Choosing Your Best Holiday Stay with Python

Krishnan Raghavan
The Startup
Published in
8 min readJan 22, 2021
Image: Bend, Oregon

If you’re like me and traveling is one of your hobbies, one important question that takes up a lot of your planning time might be: Where do I stay?
You fancy a long getaway at that alluring beach town, resort town or National Park. You’re probably going to be spending a lot of time at the beach, or exploring nature, or another similar activity.
However, you probably also have some spare time that you wish you could spend eating your favorite cuisine, or at a local bar, a quiet cafe, or maybe you just like to play a sport or work out.
This article goes over the development of an application to give you relevant information to help you determine a great stay with minimum effort. The application is developed in Python, and displays interactive maps to help make your decision.

Inputs:

  • List of places (eg. ‘Bend, Oregon’)
  • Category List (eg. ‘food’, ‘restaurant’, ‘gym’, ‘trails’, ‘school’, ‘train station’)

Outputs:

  • Interactive map of venues as per user input color coded by venue type
  • Interactive map of Hotels nearby color coded by popularity

Only a high level overview is discussed here, the implementation details can be found in the link at the end of the article.

Applications Background

This section goes over a brief description of the external applications used in the analysis, namely Nominatim to obtain location information, Foursquare to obtain venue information and Folium to plot world maps. Each of these can be imported and accessed using Python.

Foursquare

If you are unfamiliar with Foursquare, it is self described as a “location data platform”. Foursquare is a way for users to share and view information about venues around the world, making it in essence a location related social networking application.
The available information includes the venue address, tips, likes, photos and other information such as visitor statistics. More details and product offerings can be found at the Foursquare website.
One popular product offering is “Places”. This contains a database of venue information from around the world that can be downloaded using API commands as a json file.

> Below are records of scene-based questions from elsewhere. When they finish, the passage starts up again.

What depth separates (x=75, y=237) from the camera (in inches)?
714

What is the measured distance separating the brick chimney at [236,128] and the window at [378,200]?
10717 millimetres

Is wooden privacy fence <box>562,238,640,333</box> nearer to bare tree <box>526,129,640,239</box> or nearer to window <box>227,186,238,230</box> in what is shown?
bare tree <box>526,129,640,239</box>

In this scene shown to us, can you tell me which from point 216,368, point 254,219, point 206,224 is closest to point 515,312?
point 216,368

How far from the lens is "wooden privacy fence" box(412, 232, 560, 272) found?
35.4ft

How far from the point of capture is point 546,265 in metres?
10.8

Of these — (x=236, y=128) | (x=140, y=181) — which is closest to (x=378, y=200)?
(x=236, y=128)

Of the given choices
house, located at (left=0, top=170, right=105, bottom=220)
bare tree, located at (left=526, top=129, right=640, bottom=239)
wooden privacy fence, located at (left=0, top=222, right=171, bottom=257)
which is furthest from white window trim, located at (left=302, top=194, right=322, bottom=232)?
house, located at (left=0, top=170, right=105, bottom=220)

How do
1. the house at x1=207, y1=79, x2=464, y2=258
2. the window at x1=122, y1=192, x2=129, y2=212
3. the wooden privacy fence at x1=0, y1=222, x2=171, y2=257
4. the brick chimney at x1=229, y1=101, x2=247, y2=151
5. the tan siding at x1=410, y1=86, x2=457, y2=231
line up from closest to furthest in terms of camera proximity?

This link provides examples of API calls in different programming languages.
The type of information available depends on the account tier. The “Personal Developer” account is free and allows for up to two photos and tips per venue, as well as 99,500 “Regular” calls and 500 “Premium” calls per day.
“Regular” and “Premium” are the types of API endpoints or information that can be obtained. Users would also require authentication and version information to make API calls. Details about the endpoints, and authentication, along with other information can be found at this link.
We use the Personal Developer account for our Python application. Higher tier accounts have additional fees, but offer more features and fewer restrictions on calls and endpoints.

Nominatim

In addition to Foursquare, we also use a geolocator application called Nominatim that is part of the “geopy” geocoding project. Similar to Foursquare, Nominatim has its own API. Nominatim is used in our Python application to match an address to coordinates (latitude and longitude), which can then be used with Foursquare to look up nearby venues.

Folium

To view the location and venue information on an interactive map in Python, we use a library called “Folium”. This library allows us to generate various types of maps, centered on particular coordinates with required zoom to look at nearby venues on a world map.

Software and Libraries

This application was made with Python version 3.12.4. in a JupyterLab environment. The following standard Python libraries were used:

  • numpy — standard Python array library
  • pandas — Dataframe Python library, also heavily based on numpy
  • math — Python library to perform several math operations
  • json — Python library for JSON files
  • geopy and nominatim — Application to obtain location of addresses
  • requests — handle requests to external apps. like Foursquare
  • matplotlib — for plotting analysis graphs like box, bar, scatter etc.
  • folium — for plotting world maps

Analysis Method

This section describes the analysis used for the Python application.

Method Overview

  • The application first obtains the coordinates of the address using the geolocator Nominatim.
  • These coordinates are then input into the Foursquare API call to obtain venue information based on user interest inputs.
  • The centroid is then calculated based on the mean of the locations (latitude and longitude) of these venues
  • The venues are now determined w.r.t. the Centroid and classified into the Categories of interest.
  • Finally, hotels near the centroid are found to spend the holiday at the destination, ranked by popularity and distance from the centroid.

Method Description

The major steps of the Python application are discussed below:

  1. Get user inputs. The user inputs consist of the following:

a. places: A list of places the user is interested in exploring. For example, “Bend, Oregon”.
b. categories: A list of venue types the user is interested in. The complete list can be found at this link.
In this example, the categories correspond to the following:

  • Museum
  • Thai Restaurant
  • Gym
  • Night Market
  • National Park
  • State / Provincial Park
  • Trail
  • Airport
Figure: Input

2. Obtain and print the address coordinates (latitude and longitude). This is done using Nominatim.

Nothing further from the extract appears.